12 天毛政吉と六眼銃(2018年4月号)

 幕末の種子島にアメリカ船で到来した天毛政吉(てんもうまさきち)(1831~92)の物語を徳島市の郷土史研究家、木嶋隆夫さん(80)が西之表市民フェアで紹介しました。
 政吉は安政6(1859)年6月、米海軍測量船クーパー号に乗って住吉村能野の海岸に上陸しました。元は淡路島の漁師で、安政3年、和歌山からミカンを積む船で伊勢に向かう途中、しけで5カ月間漂流します。捕鯨船に助けられたとき、仲間2人は餓死していました。捕鯨船で働き、帰国を熱望する政吉は安政5年秋、ハワイでク号に乗り移ります。

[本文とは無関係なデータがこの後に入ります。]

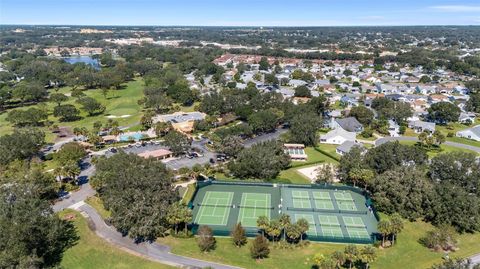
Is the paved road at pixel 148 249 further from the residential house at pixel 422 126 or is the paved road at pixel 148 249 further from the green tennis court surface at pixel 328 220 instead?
the residential house at pixel 422 126

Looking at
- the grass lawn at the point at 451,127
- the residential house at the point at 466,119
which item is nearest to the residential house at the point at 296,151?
the grass lawn at the point at 451,127

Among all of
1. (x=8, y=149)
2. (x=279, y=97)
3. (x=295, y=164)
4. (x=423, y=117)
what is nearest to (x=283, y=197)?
(x=295, y=164)

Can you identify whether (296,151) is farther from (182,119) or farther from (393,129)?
(182,119)

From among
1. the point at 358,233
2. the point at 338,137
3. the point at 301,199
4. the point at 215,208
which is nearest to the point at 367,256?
the point at 358,233

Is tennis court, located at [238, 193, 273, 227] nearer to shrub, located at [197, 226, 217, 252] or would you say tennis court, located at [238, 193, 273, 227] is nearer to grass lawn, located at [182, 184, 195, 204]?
shrub, located at [197, 226, 217, 252]

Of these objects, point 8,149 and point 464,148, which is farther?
point 464,148

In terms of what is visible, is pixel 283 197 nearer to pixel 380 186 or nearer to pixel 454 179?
pixel 380 186

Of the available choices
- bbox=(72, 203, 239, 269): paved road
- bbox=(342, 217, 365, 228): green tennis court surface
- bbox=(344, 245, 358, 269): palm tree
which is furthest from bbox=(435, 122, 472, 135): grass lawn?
bbox=(72, 203, 239, 269): paved road
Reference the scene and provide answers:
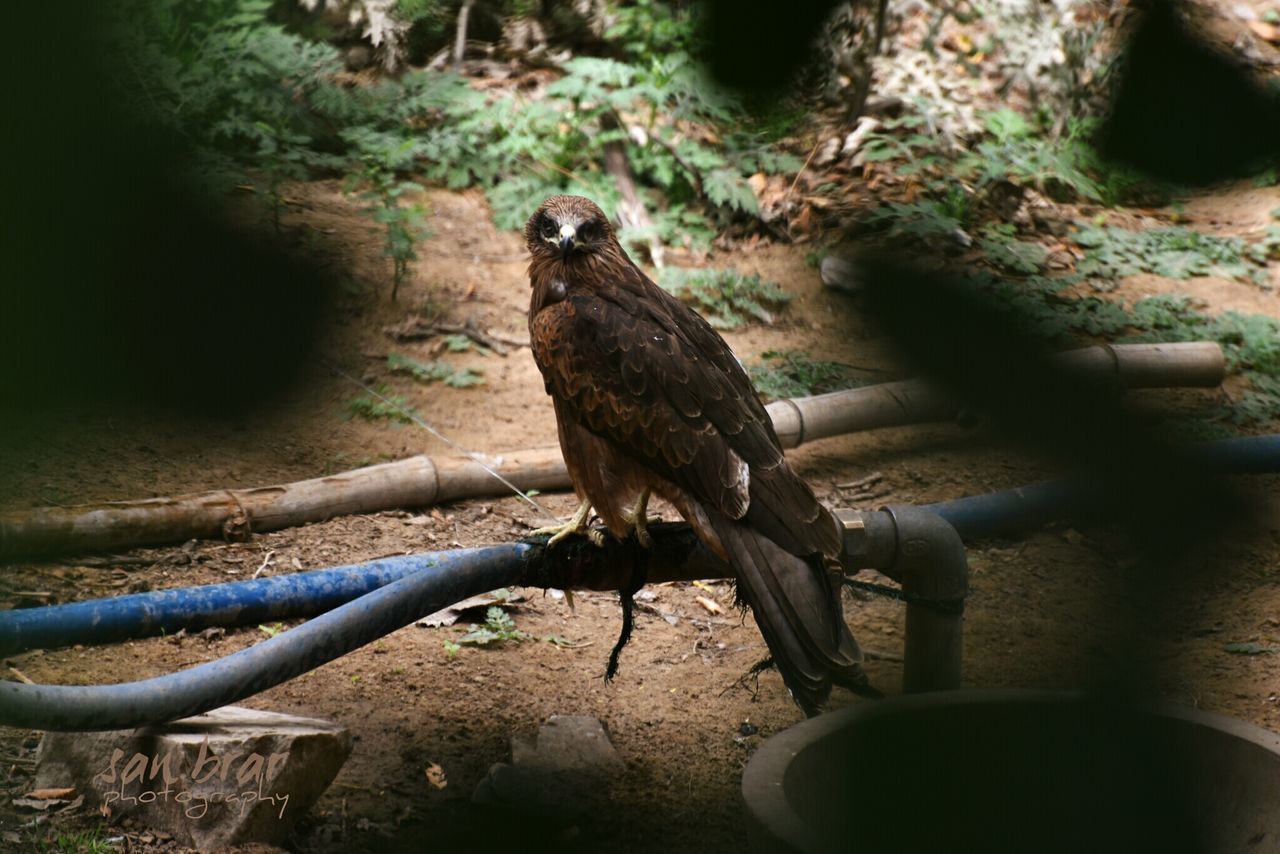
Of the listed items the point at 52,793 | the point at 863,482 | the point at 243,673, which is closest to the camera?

 ク号は香港、琉球を経て種子島に到着。政吉は通訳を務めました。島は「女殿様」松寿院の時代です。3日間の滞在中、乗員9人が能野、さらに赤尾木港(現西之表港)でも測量します。異人らは岸岐に上がり、慈遠寺(現八坂神社)で休憩し、お礼に甘美な味の飲み物(ワインか)を差し出し、お返しは焼酎でした。島人の茶のもてなしに対する返礼には怪獣(ヤギか)を、最後は連発の「六眼銃」を贈って去ります。種子島家はこの六眼銃を量産し、島津久光が江戸上りのときに携行したそうです。
 政吉は徳島藩の武士に登用され軍艦の船長に出世します。木嶋さんは、ク号船長の航海日記や「種子島家譜」を探究し、種子島家の子孫で松寿院研究者の村川元子さんとも出会って、今回の講演が実現しました。
 能野の海岸を訪れた木嶋さんは「政吉上陸の地を自分の足で踏みしめることができて感無量。政吉と島人との交流の物語を四国や関西の若者にも知ってほしい」と語りました。種子島でもほとんど知られていない史実の伝承に、私も努めます。